- WHAT NEEDS TO BE DONE:
Write out the passage of the article on women's health after 50, shown below, from "Annual physicals should" up to and including "New York University.", with no changes to its wording.

- TEXT SHOWN:
■ ■ ■ ■ ■ ■ ■

Fifty may be the new 40 -- who would have thought half a century could look like Julianne Moore, Sharon Stone or Iman? -- and thanks to increased awareness about nutrition and exercise many women are taking care of themselves and remaining vibrant throughout this decade. But after menopause, women lose some of the protection that estrogen offered during childbearing years, increasing the risk for health problems such as osteoporosis and heart disease.
If you are among those who believe breast cancer is a woman’s greatest archenemy, it's time to revise your thinking. Go Red for Women, a heart-health initiative at the American Heart Association, notes that more women die of cardiovascular disease than from the next four causes of death combined, including cancer.
Annual physicals should be routine, and include blood pressure checks and cholesterol testing every three years. Keeping your weight under control is especially important: Declining estrogen levels also cause fat storage to shift from the hips to the waist, and increased abdominal fat raises your risk for diabetes and heart disease.
Health screenings plus knowing your family history, will help you understand your individual risk, says Dr. Nieca Goldberg, director of the Women’s Heart Program at Langone Medical Center at New York University.
Make like Katie Couric and cheerfully book your first colonoscopy soon after your 50th birthday. “No matter what your family history, age 50 is recommended for a first screening,” says Dr. Dana Simpler, a primary care practitioner at Mercy Medical Center in Baltimore. If no polyps are found, repeat testing every 10 years. “But if your doctor finds polyps classified as adenomas, which have cancerous potential, you need repeat colonoscopies every three years.”
Heart Health Check
A thorough exam early in this decade should include screening for your overall risk of heart disease. First up, a look at waist circumference. The bigger you become around the middle, the greater your risk of metabolic syndrome, including diabetes and heart disease. A circumference of more than 35 inches is cause for concern.
You might think about asking for a blood test called the C-Reactive Protein test, which the American Heart Association recommends to assess silent heart disease risk. An electrocardiogram, says Goldberg, is smart for any woman over age 50, even in the absence of symptoms.

■ ■ ■ ■ ■ ■ ■

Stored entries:
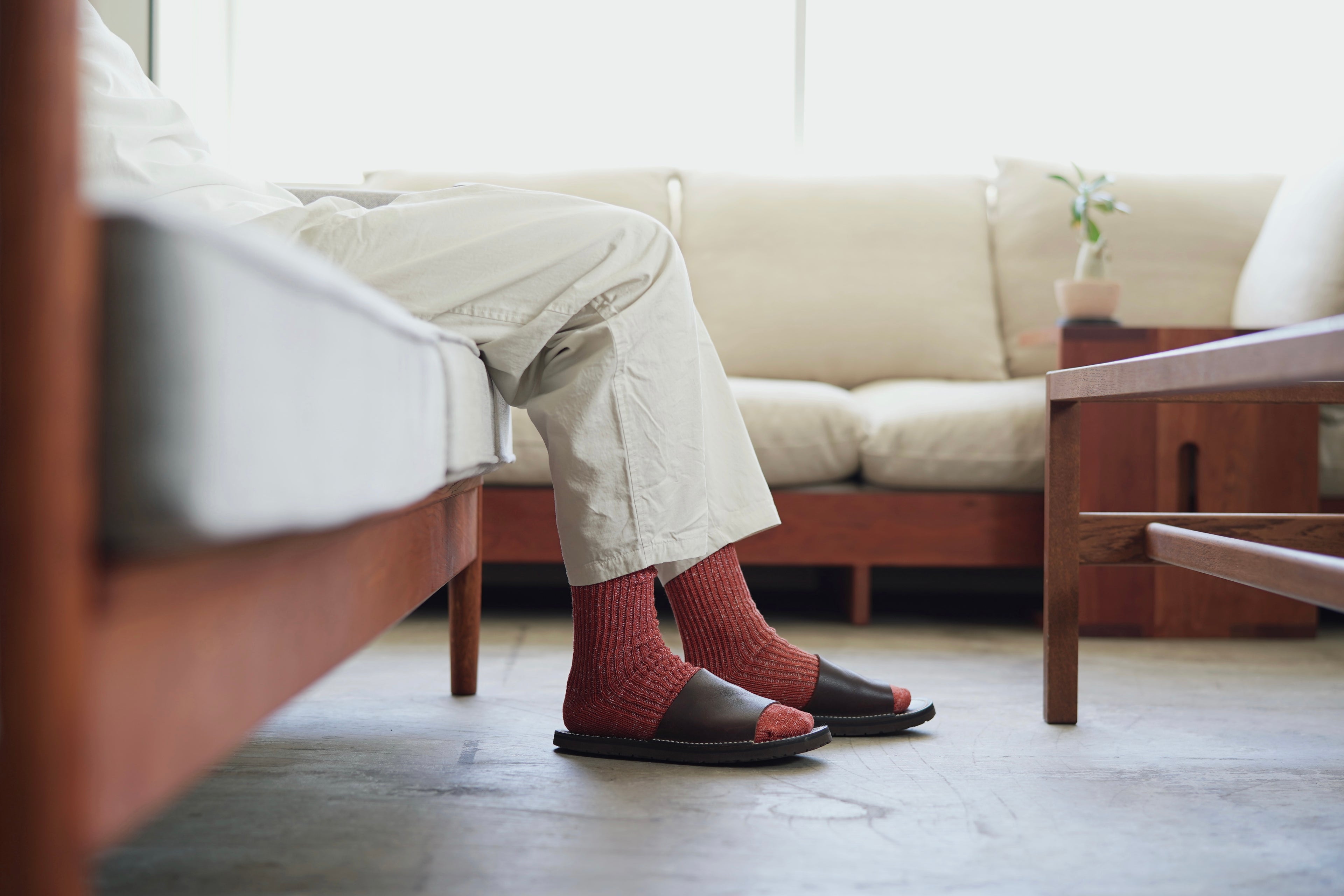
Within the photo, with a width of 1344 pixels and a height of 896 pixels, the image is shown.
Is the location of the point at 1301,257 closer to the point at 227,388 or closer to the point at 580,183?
the point at 580,183

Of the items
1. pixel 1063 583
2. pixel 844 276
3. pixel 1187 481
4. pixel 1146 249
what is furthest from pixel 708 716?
pixel 1146 249

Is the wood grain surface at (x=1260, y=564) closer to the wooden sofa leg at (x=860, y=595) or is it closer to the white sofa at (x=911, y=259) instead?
the wooden sofa leg at (x=860, y=595)

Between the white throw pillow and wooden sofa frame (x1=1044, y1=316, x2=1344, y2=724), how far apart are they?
2.55ft

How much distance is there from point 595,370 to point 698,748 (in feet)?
1.12

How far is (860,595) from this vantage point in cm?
169

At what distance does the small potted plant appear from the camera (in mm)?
1737

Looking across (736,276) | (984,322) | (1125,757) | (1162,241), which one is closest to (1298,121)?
(1162,241)

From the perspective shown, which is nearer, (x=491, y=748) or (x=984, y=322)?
(x=491, y=748)

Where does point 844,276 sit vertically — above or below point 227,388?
above

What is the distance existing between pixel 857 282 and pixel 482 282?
4.73 feet

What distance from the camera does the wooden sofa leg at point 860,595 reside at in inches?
66.4

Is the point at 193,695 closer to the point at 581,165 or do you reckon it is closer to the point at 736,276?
the point at 736,276

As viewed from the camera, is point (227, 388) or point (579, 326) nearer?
point (227, 388)

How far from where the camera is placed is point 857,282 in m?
2.09
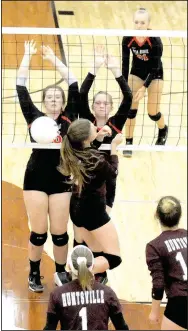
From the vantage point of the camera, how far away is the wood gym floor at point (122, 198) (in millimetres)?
5328

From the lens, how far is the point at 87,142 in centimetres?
459

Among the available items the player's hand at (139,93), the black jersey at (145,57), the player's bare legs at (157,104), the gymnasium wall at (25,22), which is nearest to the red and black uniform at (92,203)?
the player's hand at (139,93)

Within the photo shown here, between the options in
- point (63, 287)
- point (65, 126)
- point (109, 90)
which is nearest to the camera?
point (63, 287)

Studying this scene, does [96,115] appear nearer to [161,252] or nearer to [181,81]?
[161,252]

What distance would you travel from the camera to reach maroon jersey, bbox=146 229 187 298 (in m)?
4.06

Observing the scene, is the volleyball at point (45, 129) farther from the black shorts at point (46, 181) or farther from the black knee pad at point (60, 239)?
the black knee pad at point (60, 239)

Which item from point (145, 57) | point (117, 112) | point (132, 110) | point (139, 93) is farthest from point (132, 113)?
point (117, 112)

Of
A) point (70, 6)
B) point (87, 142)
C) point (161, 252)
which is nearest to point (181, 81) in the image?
point (70, 6)

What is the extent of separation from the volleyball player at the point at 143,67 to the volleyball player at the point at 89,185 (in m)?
2.02

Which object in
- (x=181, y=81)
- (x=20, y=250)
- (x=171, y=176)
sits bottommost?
(x=20, y=250)

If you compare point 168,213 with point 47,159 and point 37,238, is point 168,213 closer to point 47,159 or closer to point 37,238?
point 47,159

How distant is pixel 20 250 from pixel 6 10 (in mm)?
5680

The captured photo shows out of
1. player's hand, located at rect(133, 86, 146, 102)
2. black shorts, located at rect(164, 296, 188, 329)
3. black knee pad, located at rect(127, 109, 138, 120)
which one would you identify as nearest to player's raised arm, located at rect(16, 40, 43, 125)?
black shorts, located at rect(164, 296, 188, 329)

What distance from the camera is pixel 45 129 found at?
4.88 m
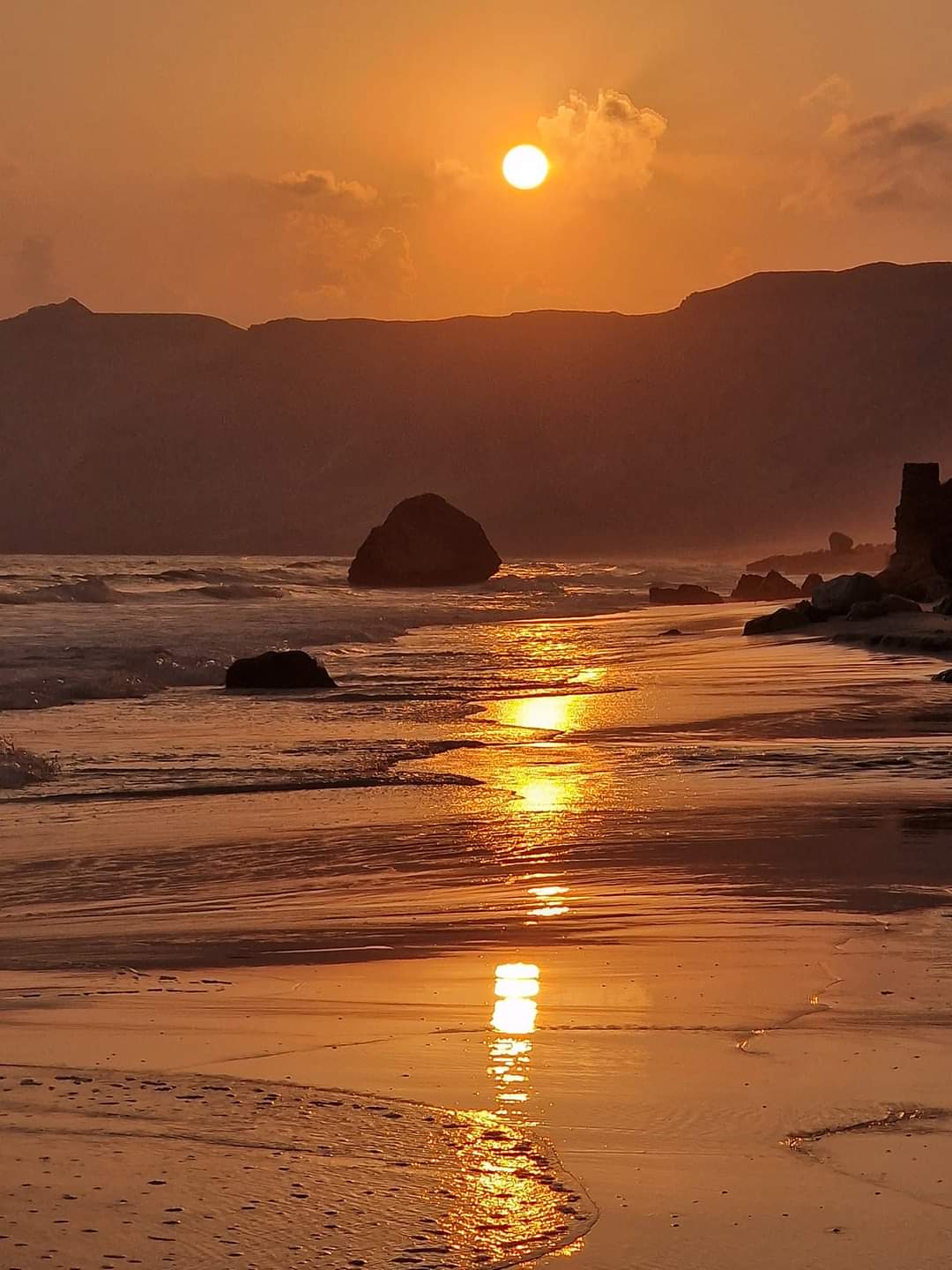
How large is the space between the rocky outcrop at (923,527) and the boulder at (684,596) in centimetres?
1379

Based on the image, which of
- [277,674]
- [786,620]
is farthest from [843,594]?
[277,674]

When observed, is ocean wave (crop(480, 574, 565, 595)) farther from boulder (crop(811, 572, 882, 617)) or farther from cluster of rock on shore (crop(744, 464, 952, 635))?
boulder (crop(811, 572, 882, 617))

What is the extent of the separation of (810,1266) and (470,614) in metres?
35.2

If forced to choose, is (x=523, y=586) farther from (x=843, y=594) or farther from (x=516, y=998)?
(x=516, y=998)

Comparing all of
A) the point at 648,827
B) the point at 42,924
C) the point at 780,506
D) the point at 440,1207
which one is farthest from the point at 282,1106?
the point at 780,506

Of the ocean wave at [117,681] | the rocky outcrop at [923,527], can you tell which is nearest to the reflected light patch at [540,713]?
the ocean wave at [117,681]

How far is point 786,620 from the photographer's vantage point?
2511 centimetres

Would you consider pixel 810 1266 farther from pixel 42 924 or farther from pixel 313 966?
pixel 42 924

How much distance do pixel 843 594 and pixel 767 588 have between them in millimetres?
23812

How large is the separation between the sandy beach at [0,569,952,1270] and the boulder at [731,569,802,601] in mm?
37648

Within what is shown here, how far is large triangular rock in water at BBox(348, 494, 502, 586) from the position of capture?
6231 centimetres

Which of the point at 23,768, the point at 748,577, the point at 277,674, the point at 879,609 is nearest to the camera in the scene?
the point at 23,768

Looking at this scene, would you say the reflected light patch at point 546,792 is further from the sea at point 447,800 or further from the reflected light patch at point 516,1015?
the reflected light patch at point 516,1015

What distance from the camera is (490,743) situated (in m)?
12.2
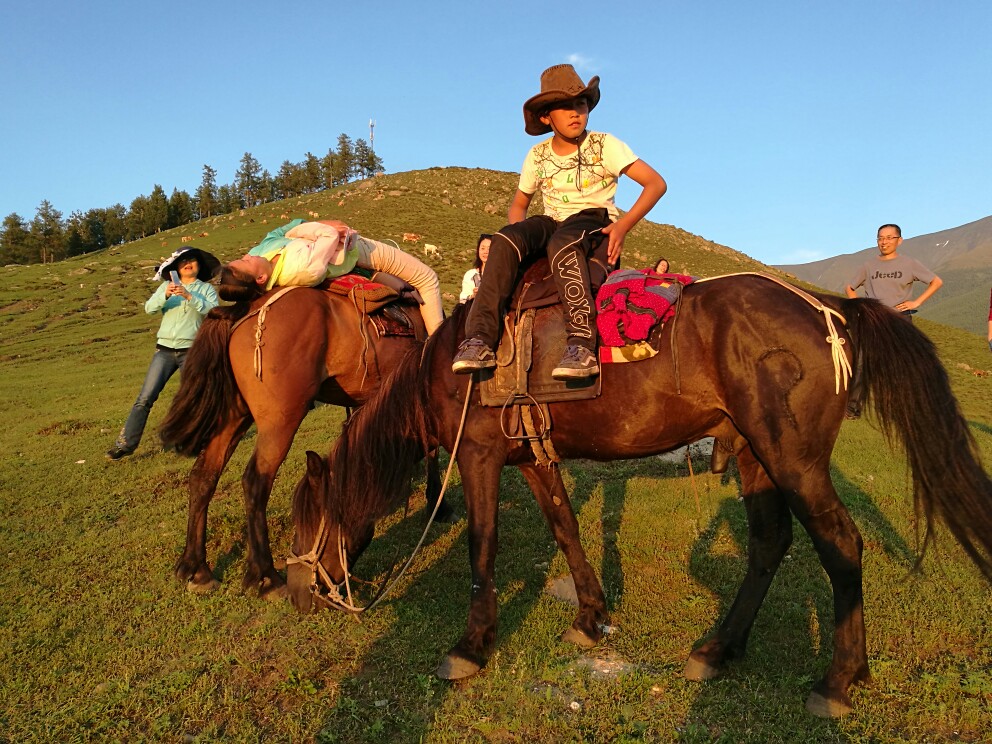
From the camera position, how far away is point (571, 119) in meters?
3.99

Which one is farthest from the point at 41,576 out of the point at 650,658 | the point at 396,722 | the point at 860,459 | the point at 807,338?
the point at 860,459

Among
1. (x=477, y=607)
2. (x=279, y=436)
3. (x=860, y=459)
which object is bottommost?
(x=860, y=459)

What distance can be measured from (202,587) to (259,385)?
1611 mm

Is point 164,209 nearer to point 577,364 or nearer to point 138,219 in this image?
point 138,219

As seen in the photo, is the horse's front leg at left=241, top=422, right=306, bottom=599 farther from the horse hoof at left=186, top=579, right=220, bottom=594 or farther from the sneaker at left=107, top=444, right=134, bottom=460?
the sneaker at left=107, top=444, right=134, bottom=460

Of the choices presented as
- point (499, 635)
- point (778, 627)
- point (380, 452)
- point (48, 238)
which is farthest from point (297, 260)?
point (48, 238)

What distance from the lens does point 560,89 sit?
394 centimetres

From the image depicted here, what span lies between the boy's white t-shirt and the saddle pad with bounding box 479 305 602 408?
777 millimetres

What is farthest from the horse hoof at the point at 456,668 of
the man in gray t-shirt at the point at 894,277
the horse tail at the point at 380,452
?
the man in gray t-shirt at the point at 894,277

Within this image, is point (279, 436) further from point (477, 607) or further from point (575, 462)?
point (575, 462)

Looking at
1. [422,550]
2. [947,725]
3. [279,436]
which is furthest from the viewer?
[422,550]

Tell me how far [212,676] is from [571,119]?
13.1 ft

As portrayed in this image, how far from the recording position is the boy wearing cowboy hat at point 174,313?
23.5 feet

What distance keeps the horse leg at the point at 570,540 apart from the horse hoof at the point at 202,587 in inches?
103
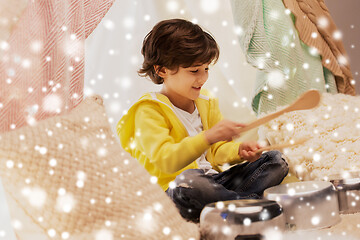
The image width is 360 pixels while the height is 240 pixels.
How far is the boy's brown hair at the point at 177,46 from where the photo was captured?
92 cm

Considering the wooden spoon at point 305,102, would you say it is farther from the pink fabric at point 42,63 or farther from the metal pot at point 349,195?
the pink fabric at point 42,63

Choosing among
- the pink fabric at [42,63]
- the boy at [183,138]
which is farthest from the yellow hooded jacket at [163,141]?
the pink fabric at [42,63]

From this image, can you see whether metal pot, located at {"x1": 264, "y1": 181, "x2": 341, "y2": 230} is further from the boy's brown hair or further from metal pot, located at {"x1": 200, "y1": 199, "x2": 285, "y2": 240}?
the boy's brown hair

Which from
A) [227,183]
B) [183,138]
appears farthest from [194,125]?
[227,183]

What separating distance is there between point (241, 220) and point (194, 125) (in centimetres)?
41

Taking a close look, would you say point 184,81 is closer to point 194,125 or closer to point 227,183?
point 194,125

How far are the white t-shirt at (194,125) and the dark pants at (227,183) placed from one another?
1.6 inches

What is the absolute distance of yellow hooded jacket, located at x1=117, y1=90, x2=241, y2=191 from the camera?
32.9 inches

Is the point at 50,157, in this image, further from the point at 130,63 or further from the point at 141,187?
the point at 130,63

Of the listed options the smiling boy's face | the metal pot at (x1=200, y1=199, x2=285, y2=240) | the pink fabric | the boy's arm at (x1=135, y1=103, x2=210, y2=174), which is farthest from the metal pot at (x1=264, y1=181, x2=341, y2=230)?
the pink fabric

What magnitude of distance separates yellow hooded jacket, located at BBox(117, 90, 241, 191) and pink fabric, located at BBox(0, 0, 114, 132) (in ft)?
0.54

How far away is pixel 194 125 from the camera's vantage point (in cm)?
101

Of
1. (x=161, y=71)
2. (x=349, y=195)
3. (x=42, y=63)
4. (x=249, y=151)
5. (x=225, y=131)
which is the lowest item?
(x=349, y=195)

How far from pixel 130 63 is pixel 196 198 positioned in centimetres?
54
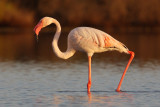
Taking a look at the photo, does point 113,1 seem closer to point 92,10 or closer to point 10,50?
point 92,10

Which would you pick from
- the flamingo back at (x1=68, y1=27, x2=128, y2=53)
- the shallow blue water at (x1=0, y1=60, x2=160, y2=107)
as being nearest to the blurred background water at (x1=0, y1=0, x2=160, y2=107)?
the shallow blue water at (x1=0, y1=60, x2=160, y2=107)

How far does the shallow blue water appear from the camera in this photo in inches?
386

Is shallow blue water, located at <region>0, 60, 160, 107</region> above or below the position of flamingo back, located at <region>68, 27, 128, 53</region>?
below

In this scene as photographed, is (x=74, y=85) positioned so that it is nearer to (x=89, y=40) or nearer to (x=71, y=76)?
(x=89, y=40)

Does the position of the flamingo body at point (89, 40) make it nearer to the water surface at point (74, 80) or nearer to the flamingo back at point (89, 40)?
the flamingo back at point (89, 40)

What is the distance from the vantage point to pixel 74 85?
11.9 metres

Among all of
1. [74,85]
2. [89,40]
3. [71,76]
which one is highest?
[89,40]

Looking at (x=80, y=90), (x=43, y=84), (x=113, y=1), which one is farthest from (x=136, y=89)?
(x=113, y=1)

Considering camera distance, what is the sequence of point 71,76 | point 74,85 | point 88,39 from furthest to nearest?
point 71,76
point 74,85
point 88,39

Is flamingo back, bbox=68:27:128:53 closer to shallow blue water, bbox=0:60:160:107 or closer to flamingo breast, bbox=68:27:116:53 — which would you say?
flamingo breast, bbox=68:27:116:53

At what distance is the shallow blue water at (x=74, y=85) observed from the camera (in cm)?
981

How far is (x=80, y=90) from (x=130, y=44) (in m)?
12.1

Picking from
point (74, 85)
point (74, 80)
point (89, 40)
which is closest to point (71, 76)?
point (74, 80)

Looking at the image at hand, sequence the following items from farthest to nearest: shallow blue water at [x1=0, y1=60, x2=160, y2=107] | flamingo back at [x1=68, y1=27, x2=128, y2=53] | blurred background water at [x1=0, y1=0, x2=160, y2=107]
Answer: flamingo back at [x1=68, y1=27, x2=128, y2=53] < blurred background water at [x1=0, y1=0, x2=160, y2=107] < shallow blue water at [x1=0, y1=60, x2=160, y2=107]
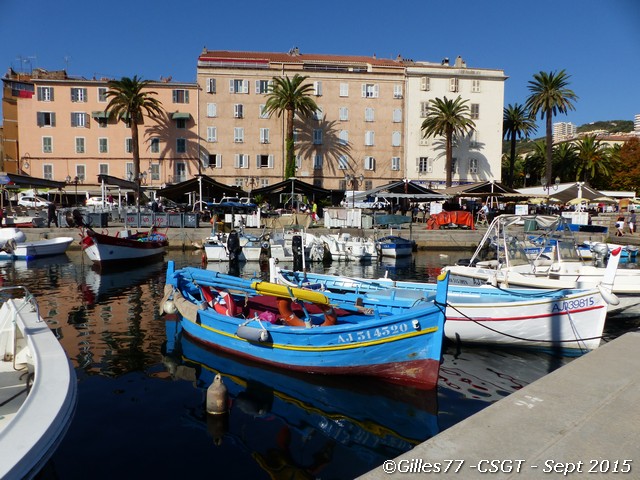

■ ■ ■ ■ ■ ■ ■

- RESULT:
Annual physicals should be routine, and include blood pressure checks and cholesterol testing every three years. Keeping your weight under control is especially important: Declining estrogen levels also cause fat storage to shift from the hips to the waist, and increased abdominal fat raises your risk for diabetes and heart disease.
Health screenings plus knowing your family history, will help you understand your individual risk, says Dr. Nieca Goldberg, director of the Women’s Heart Program at Langone Medical Center at New York University.